◆ TASK DIRECTIONS:
Write the next part of the forum thread on coming off Remeron below, starting after its last sentence.

Re: Off Remeron update

Posted by cashy72 on September 6, 2006, at 10:06:36

In reply to Re: Off Remeron update, posted by musky on September 4, 2006, at 1:04:57

Hey there Musky, glad things are begining too even out for you now... thats good. I've been off for a week or two longer than you, and am also getting back some sort of normality, and clearer thinking..much less anxiety, although sometimes still some in the mornings...but i guess this has got too be expected...i think that perhaps a certain percentage of the population experience this anyhow, whether they've taken some a/d's or not?! But i for sure will not go down that route again, if indeed i ever need too. Just natural stuff, and calm thoughts all the way for me... few glasses of wine in the evenings if required!!
Take it easy everyone...
Cashy72.

 

Re: Off Remeron update

Posted by musky on September 7, 2006, at 0:02:55

In reply to Re: Off Remeron update, posted by cashy72 on September 6, 2006, at 10:06:36

>Good to hear from you cashy!
Was wondering what happened to the "gang" .. havent seen ANY postings lately.. Yes, like you say just takes time... I still get the downs and some anxiety, but not as often and not as long lasting. so Im hoping that this will finally dwindle out.. Its been a very long road.. I just hope that the a/d didnt do permanent damage and I will never be completely normal?? but I try not to get into this thinking too much.. I just keep busy and try to keep healthy habits.
Ive just started a detox this week and will do this for 2months to see if this will help rid the last of this nasty drug from my body.
My wt is much better since weaning and now completely off.. just over 3months now.. I have finally gotten a normal appetite again. NOt craving all the sweets like before or the Remeron hunger like I call it. I actually taste food and dont GORGE like I did when on the Remeron.. so this makes me feel good again.
I am sleeping better and wake up much clearer headed. still some days foggy brain but these are even getting less often.
Im still not completely over the feeling restless but its definitely better than it was compared to 3months or even 6months ago. at least im not constantly tapping my foot or jerking my leg like I use to.. that was totally ridiculous what it did to me and embarassing to say the least!!!!
Anyways I like your words of encouragement and your attitude Cashy.. me too.. I dont want to repeat the road of a/d ever ever again. no matter what.. I will suffer and survive somehow than be a prisoner on drugs and side effects.. to me that is no life... Like you say,, calm thoughts and meditation, natural stuff, etc. all help. Also I can hardly wait to introduce a beer or a glass of wine like I use to do.. just waiting till my detox is done.

◆ DATA EXTRACTS:
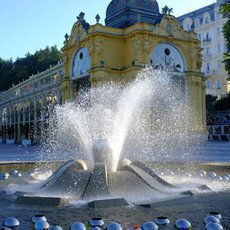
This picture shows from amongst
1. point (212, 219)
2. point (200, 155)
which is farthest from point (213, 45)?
point (212, 219)

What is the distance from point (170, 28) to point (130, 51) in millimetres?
4666

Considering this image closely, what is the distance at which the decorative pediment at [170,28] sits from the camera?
37844 mm

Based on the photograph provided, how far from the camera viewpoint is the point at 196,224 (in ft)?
17.8

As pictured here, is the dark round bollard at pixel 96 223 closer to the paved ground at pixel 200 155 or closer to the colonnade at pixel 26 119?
the paved ground at pixel 200 155

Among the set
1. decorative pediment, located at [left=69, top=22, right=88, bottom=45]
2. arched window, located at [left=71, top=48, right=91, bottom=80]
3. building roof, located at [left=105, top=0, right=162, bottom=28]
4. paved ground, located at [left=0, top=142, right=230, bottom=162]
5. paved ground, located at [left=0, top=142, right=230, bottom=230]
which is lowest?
paved ground, located at [left=0, top=142, right=230, bottom=162]

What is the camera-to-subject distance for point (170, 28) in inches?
1528

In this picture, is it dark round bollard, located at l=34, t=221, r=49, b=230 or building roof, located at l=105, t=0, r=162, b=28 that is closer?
dark round bollard, located at l=34, t=221, r=49, b=230

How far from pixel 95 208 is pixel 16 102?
55097 mm

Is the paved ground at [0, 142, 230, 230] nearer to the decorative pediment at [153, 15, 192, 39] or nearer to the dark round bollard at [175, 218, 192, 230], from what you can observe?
the dark round bollard at [175, 218, 192, 230]

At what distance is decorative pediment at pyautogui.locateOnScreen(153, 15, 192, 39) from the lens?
37844 mm

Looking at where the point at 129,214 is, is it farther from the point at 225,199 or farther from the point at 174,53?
the point at 174,53

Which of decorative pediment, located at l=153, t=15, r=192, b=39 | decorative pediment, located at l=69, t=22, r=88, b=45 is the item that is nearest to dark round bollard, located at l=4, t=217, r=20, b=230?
decorative pediment, located at l=153, t=15, r=192, b=39

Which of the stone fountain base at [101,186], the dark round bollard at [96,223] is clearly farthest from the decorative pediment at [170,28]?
the dark round bollard at [96,223]

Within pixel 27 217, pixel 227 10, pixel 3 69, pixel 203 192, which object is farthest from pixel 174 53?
pixel 3 69
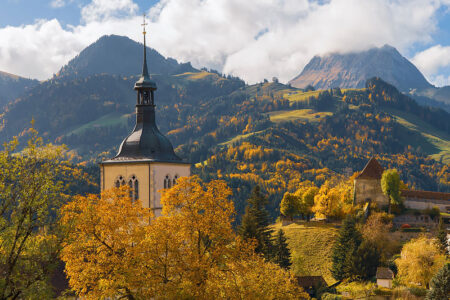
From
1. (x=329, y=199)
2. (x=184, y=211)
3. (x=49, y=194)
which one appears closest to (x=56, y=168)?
(x=49, y=194)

◆ RESPONSE BELOW:
I didnt drink( and was warned strongly NOT to ) take alcohol while on a/d .. another depressing thought .. I can understand this, but boy I think that is what I needed to relax sometimes.. and to me not that I drank alot , i found and enjoyable beer and feeling good was better therapy than anything.. I wonder now that maybe I should have just chilled with some beers when I first had my neck issues. dizzyness and that maybe I would never have ended up on so many Rx. pills, mainly a/d/... but hindsight you know...

take care

keep up the supportive posts
Im not on every day like I use to, but I still like to give support( and receive it) .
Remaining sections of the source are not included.